> [Written instruction]
Rewrite everything from the line containing "Looking carefully, would" down to the last of the lines below as a numbered list, leaving out blank lines.

> [Provided data]
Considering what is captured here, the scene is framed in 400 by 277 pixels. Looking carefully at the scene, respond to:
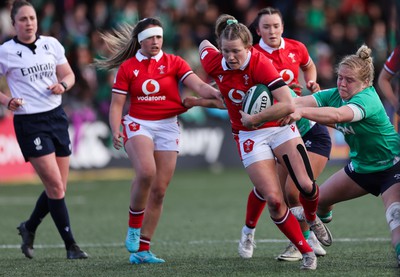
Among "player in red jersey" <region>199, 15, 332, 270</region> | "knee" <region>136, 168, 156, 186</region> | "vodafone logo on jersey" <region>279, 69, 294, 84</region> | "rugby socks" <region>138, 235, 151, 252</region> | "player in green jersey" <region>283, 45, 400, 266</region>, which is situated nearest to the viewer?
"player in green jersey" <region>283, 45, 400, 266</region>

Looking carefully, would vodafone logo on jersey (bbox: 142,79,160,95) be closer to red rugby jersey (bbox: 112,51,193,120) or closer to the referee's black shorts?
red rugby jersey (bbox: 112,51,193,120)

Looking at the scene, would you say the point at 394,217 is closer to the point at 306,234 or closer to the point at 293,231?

> [Output below]
1. Looking carefully, would vodafone logo on jersey (bbox: 142,79,160,95) be closer to red rugby jersey (bbox: 112,51,193,120) or closer to the referee's black shorts?
2. red rugby jersey (bbox: 112,51,193,120)
3. Looking at the scene, would you say the point at 394,217 is closer to the point at 306,234 or closer to the point at 293,231?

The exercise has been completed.